## Input for this task
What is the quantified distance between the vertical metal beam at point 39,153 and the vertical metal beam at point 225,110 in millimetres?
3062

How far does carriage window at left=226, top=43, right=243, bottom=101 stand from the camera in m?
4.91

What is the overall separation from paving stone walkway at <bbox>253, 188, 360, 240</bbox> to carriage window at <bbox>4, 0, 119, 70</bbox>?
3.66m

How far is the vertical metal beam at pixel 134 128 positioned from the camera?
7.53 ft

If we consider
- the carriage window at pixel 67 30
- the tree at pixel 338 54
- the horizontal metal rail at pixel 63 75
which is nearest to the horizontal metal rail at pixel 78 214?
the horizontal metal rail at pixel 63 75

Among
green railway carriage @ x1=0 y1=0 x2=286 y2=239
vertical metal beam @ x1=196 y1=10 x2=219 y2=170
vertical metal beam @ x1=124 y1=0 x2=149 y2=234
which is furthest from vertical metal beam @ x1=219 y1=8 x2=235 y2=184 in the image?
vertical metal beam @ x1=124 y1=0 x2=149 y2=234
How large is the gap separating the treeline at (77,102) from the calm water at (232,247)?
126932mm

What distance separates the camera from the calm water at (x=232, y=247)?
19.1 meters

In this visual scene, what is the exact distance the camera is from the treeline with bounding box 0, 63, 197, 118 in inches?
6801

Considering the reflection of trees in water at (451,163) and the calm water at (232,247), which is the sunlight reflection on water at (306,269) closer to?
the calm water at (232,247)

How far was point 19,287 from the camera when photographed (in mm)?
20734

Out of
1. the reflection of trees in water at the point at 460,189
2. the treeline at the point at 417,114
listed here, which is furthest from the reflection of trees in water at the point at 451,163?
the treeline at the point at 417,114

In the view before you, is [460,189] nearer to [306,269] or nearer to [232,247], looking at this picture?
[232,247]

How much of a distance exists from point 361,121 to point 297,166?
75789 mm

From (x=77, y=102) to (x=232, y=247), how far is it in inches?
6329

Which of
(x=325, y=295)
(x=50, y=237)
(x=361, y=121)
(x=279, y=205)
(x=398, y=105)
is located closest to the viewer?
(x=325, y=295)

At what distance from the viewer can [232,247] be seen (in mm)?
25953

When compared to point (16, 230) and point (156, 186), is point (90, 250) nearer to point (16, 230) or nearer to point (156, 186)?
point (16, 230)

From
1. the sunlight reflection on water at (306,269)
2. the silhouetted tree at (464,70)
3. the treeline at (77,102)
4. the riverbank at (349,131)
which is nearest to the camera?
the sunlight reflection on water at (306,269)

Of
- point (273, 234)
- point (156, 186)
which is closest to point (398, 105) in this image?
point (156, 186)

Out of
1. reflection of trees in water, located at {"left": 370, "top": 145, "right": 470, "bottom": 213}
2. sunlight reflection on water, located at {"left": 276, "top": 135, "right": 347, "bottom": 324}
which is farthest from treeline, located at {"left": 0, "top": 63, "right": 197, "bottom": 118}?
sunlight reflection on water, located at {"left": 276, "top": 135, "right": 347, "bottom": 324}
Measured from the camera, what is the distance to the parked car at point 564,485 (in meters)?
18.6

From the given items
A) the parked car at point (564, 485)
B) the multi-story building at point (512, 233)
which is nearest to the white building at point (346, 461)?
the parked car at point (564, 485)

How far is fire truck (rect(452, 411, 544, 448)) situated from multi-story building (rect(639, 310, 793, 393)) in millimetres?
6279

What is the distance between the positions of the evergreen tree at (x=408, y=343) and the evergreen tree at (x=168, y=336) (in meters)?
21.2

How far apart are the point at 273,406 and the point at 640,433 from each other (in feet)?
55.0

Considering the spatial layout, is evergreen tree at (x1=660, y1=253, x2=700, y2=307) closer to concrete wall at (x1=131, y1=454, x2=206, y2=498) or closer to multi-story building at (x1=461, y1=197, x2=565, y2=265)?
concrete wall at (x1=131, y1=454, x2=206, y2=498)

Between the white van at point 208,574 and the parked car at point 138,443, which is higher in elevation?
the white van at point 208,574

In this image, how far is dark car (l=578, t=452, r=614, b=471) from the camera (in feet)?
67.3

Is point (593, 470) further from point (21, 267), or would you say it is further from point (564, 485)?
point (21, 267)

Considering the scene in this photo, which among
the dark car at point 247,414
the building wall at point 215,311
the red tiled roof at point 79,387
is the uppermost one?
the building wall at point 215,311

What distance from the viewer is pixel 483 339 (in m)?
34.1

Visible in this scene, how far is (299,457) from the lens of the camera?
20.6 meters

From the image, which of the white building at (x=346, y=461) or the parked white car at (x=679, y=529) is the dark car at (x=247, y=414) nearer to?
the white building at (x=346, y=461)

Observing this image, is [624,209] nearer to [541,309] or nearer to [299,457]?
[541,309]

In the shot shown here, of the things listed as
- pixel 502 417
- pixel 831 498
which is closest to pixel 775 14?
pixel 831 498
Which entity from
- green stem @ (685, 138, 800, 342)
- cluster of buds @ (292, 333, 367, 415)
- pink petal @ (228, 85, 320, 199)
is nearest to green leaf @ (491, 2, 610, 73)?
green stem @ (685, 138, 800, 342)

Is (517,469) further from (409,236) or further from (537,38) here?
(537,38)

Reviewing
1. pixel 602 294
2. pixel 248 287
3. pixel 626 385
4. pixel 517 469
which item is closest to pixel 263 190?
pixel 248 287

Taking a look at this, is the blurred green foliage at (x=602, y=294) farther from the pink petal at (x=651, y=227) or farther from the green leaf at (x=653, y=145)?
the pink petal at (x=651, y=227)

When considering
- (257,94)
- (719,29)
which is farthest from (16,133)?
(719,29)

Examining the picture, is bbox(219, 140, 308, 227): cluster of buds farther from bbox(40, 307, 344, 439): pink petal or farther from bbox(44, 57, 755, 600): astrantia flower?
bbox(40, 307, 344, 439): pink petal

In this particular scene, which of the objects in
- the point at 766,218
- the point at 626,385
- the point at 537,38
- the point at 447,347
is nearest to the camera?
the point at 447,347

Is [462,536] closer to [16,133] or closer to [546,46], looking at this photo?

## Direction
Find each line in the listing containing the string "carriage" and copy those lines. Matching is case-sensitive.

## Result
How far does carriage window at left=226, top=43, right=243, bottom=101 stand from the camera in m?
What is the overall separation from paving stone walkway at <bbox>253, 188, 360, 240</bbox> to carriage window at <bbox>4, 0, 119, 70</bbox>?
- the carriage window at pixel 67 30
green railway carriage @ x1=0 y1=0 x2=286 y2=239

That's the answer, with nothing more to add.